Task prompt:
Express the rows below as a JSON list of strings with one string per line. Leave out blank lines and the pictures.

>> START Stored records

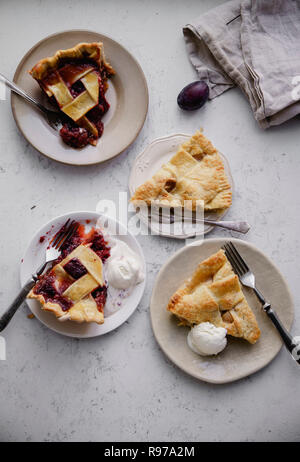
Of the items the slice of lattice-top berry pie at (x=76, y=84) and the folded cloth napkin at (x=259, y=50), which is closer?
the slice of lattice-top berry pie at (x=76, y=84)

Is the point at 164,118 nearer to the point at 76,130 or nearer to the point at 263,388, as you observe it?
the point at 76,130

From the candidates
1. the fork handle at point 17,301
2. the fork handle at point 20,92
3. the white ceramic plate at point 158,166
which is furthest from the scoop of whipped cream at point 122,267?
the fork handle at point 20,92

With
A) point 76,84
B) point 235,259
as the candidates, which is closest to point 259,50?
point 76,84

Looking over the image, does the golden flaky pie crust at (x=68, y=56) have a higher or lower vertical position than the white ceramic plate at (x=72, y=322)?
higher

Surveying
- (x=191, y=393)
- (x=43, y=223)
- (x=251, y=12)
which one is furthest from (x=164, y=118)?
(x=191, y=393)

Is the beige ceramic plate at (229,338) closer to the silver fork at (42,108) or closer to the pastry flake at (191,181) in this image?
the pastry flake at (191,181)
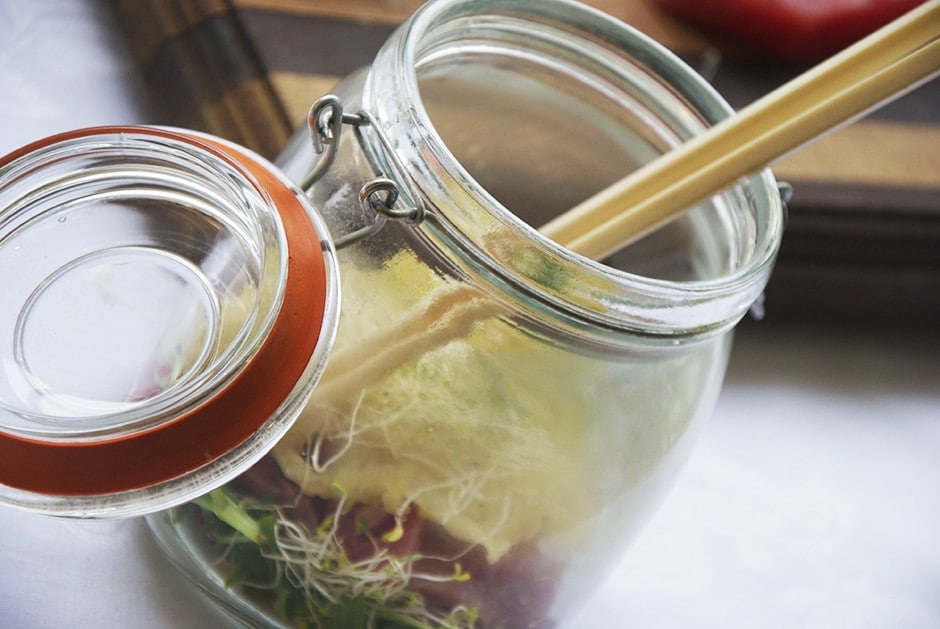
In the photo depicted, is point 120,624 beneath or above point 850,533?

>> END Stored records

Task solution:
[
  "Of the items the slice of lattice-top berry pie at (x=76, y=84) and the folded cloth napkin at (x=259, y=50), which is closer?",
  "the slice of lattice-top berry pie at (x=76, y=84)",
  "Is the point at 164,118 nearer to the point at 76,130 or nearer to the point at 263,388, as you observe it?",
  "the point at 76,130",
  "From the candidates",
  "1. the fork handle at point 17,301",
  "2. the fork handle at point 20,92",
  "3. the white ceramic plate at point 158,166",
  "which is furthest from the scoop of whipped cream at point 122,267?",
  "the fork handle at point 20,92",
  "With",
  "A) point 76,84",
  "B) point 235,259",
  "as the candidates, which is closest to point 259,50?",
  "point 76,84",
  "Looking over the image, does the golden flaky pie crust at (x=68, y=56) have a higher or lower vertical position than the white ceramic plate at (x=72, y=322)?",
  "higher",
  "Surveying",
  "- (x=191, y=393)",
  "- (x=43, y=223)",
  "- (x=251, y=12)",
  "which one is furthest from (x=164, y=118)?",
  "(x=191, y=393)",
  "Is the beige ceramic plate at (229,338) closer to the silver fork at (42,108) or closer to the pastry flake at (191,181) in this image?",
  "the pastry flake at (191,181)",
  "In the photo depicted, is point 120,624 beneath or above point 850,533?"
]